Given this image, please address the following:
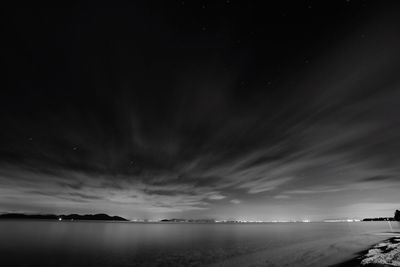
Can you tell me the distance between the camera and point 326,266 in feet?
102

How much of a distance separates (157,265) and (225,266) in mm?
10282

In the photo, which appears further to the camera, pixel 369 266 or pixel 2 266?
pixel 2 266

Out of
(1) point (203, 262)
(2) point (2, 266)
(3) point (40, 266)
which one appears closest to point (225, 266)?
(1) point (203, 262)

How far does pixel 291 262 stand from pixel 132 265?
24256mm

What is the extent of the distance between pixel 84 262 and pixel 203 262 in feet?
63.6

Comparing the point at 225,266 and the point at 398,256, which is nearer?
the point at 398,256

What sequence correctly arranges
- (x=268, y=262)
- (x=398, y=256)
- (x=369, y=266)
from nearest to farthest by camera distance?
(x=369, y=266) → (x=398, y=256) → (x=268, y=262)

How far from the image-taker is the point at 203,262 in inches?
1420

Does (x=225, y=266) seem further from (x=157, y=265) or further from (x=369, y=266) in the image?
(x=369, y=266)

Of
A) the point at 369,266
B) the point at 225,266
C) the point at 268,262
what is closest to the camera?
the point at 369,266

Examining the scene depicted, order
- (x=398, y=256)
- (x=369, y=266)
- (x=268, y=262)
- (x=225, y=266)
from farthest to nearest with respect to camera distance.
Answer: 1. (x=268, y=262)
2. (x=225, y=266)
3. (x=398, y=256)
4. (x=369, y=266)

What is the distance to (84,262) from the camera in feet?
121

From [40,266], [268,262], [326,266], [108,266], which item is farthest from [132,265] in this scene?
[326,266]

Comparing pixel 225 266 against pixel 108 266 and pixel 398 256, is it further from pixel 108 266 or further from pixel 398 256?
pixel 398 256
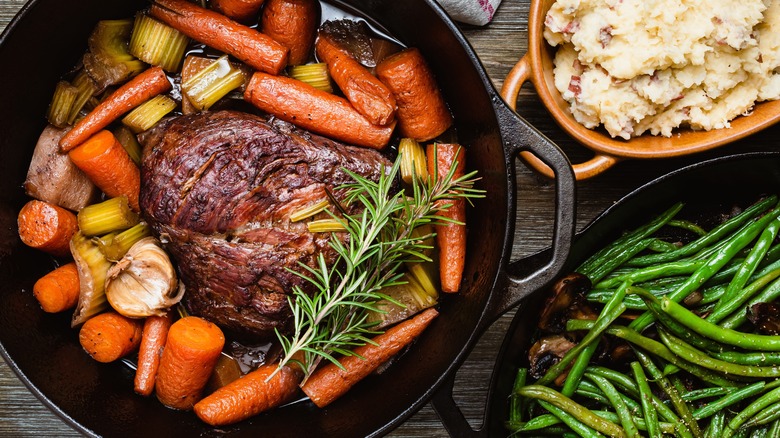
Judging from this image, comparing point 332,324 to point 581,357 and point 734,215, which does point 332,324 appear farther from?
point 734,215

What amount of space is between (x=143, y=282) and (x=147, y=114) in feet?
2.20

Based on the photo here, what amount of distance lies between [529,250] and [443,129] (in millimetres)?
700

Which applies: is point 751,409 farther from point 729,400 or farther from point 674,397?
point 674,397

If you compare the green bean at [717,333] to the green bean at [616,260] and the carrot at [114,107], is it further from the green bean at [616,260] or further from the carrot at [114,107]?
the carrot at [114,107]

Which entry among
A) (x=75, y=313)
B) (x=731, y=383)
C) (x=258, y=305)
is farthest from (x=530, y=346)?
(x=75, y=313)

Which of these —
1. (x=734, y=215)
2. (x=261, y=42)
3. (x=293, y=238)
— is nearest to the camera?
(x=293, y=238)

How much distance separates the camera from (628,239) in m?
2.78

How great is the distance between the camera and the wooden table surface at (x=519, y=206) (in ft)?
9.50

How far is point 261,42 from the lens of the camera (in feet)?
8.41

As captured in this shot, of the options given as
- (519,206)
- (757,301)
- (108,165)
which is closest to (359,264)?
(519,206)

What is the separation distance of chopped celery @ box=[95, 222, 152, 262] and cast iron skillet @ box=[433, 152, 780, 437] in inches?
53.8

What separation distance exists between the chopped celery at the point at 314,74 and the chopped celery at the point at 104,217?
2.83ft

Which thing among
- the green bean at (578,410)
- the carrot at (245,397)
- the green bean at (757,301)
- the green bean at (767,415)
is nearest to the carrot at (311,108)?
the carrot at (245,397)

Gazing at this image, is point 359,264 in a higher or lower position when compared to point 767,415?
higher
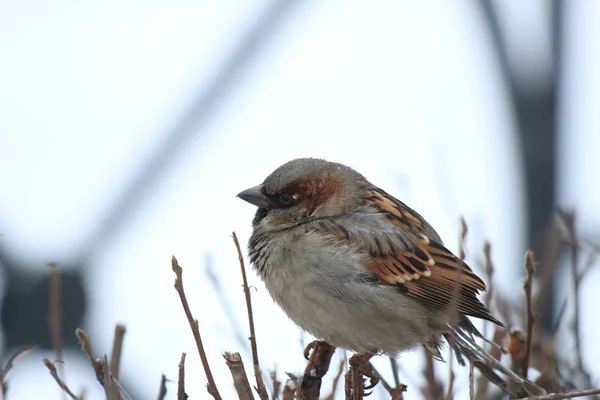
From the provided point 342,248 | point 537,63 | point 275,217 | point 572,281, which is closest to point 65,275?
point 275,217

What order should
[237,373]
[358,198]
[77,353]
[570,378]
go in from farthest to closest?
[77,353] < [358,198] < [570,378] < [237,373]

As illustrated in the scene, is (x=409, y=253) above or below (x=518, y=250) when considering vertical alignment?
below

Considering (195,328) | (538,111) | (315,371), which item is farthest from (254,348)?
(538,111)

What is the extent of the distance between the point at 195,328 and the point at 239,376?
21cm

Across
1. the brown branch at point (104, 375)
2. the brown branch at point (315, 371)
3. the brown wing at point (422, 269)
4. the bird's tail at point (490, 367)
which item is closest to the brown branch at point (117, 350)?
the brown branch at point (104, 375)

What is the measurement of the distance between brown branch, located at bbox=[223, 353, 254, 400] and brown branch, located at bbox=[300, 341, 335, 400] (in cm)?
37

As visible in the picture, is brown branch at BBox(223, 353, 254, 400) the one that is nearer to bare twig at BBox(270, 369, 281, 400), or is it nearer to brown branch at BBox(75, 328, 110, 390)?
bare twig at BBox(270, 369, 281, 400)

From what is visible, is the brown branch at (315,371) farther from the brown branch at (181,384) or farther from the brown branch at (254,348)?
the brown branch at (181,384)

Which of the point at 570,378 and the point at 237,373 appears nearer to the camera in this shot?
the point at 237,373

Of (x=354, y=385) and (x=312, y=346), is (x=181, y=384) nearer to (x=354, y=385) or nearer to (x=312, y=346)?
(x=354, y=385)

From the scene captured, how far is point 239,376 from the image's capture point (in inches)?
98.7

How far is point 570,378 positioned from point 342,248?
978 mm

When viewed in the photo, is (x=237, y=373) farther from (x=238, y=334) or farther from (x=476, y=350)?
(x=476, y=350)

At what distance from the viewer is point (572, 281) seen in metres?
3.39
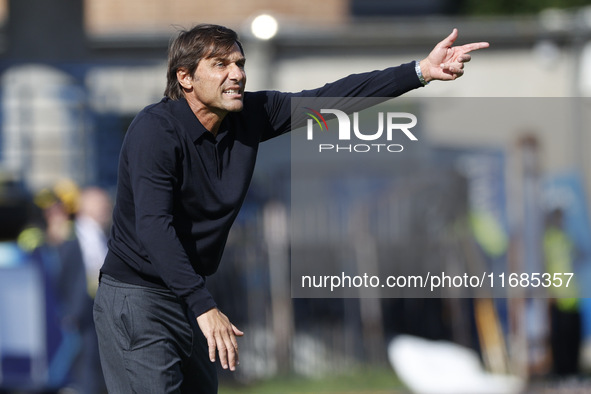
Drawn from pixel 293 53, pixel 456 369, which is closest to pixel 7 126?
pixel 293 53

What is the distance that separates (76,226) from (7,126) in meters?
3.40

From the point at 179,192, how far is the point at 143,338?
24.3 inches

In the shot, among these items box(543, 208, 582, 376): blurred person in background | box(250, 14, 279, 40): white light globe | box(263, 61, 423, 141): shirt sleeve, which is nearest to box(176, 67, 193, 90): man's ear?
box(263, 61, 423, 141): shirt sleeve

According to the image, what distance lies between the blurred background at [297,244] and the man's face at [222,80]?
5453 millimetres

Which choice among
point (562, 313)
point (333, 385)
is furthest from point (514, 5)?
point (333, 385)

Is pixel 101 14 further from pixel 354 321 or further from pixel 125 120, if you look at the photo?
pixel 354 321

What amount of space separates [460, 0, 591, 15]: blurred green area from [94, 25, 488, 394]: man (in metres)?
32.6

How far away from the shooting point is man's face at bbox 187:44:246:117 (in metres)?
4.38

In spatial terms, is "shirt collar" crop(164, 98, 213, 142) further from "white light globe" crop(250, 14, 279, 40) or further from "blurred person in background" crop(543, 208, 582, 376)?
"white light globe" crop(250, 14, 279, 40)

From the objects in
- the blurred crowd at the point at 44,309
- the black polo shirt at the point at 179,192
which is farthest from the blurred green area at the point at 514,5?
the black polo shirt at the point at 179,192

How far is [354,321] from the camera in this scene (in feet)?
38.3

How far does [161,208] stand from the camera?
414 cm

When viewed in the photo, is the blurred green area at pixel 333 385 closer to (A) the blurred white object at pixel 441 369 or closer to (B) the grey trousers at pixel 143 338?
(A) the blurred white object at pixel 441 369

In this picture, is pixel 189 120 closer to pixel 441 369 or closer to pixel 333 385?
pixel 441 369
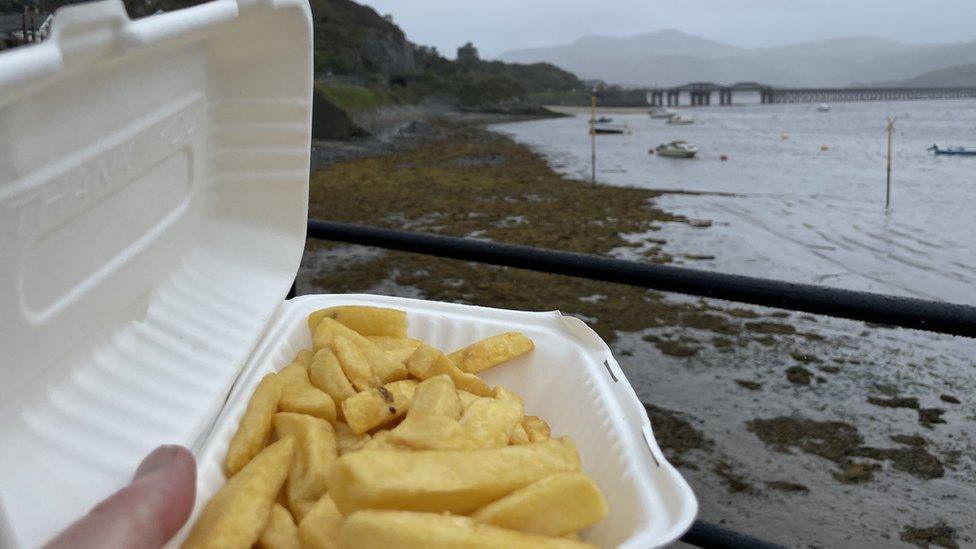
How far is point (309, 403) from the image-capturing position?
176 cm

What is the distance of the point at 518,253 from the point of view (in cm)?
247

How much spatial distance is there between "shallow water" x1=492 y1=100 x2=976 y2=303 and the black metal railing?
1672 centimetres

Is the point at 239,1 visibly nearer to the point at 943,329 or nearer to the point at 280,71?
the point at 280,71

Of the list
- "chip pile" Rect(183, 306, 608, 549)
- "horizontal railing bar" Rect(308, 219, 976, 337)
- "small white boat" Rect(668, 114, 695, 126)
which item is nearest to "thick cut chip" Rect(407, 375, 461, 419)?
"chip pile" Rect(183, 306, 608, 549)

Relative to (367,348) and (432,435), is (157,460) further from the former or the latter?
(367,348)

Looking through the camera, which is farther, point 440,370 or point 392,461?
point 440,370

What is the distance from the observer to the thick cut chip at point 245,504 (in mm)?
1354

--------------------------------------------------

Print the listing verbatim, starting with the line that contains "Of (x=354, y=385)" and going on through the line that contains "5453 millimetres", leaving out the pictures.

Of (x=354, y=385) and (x=312, y=346), is (x=181, y=384) nearer to (x=354, y=385) or nearer to (x=312, y=346)?
(x=354, y=385)

From the scene captured, how far is point 239,376 from the image's capture point (in inches)?
98.7

How far is point 570,378 positioned from point 342,248?
978 mm

When viewed in the photo, is (x=237, y=373) farther from (x=238, y=334) or farther from (x=476, y=350)?
(x=476, y=350)

At what distance from the viewer is point (572, 281) seen in metres?
3.39
Drawn from pixel 293 53, pixel 456 369, which is closest to pixel 7 126?
pixel 293 53

What is the distance that separates (76,226) from (7,126) in meters?
3.40

From the point at 179,192, how far is the point at 143,338?
24.3 inches

In the shot, among these items box(543, 208, 582, 376): blurred person in background | box(250, 14, 279, 40): white light globe | box(263, 61, 423, 141): shirt sleeve, which is nearest to box(176, 67, 193, 90): man's ear?
box(263, 61, 423, 141): shirt sleeve

According to the image, what distance lies between the blurred background at [297,244] and the man's face at [222,80]?
5453 millimetres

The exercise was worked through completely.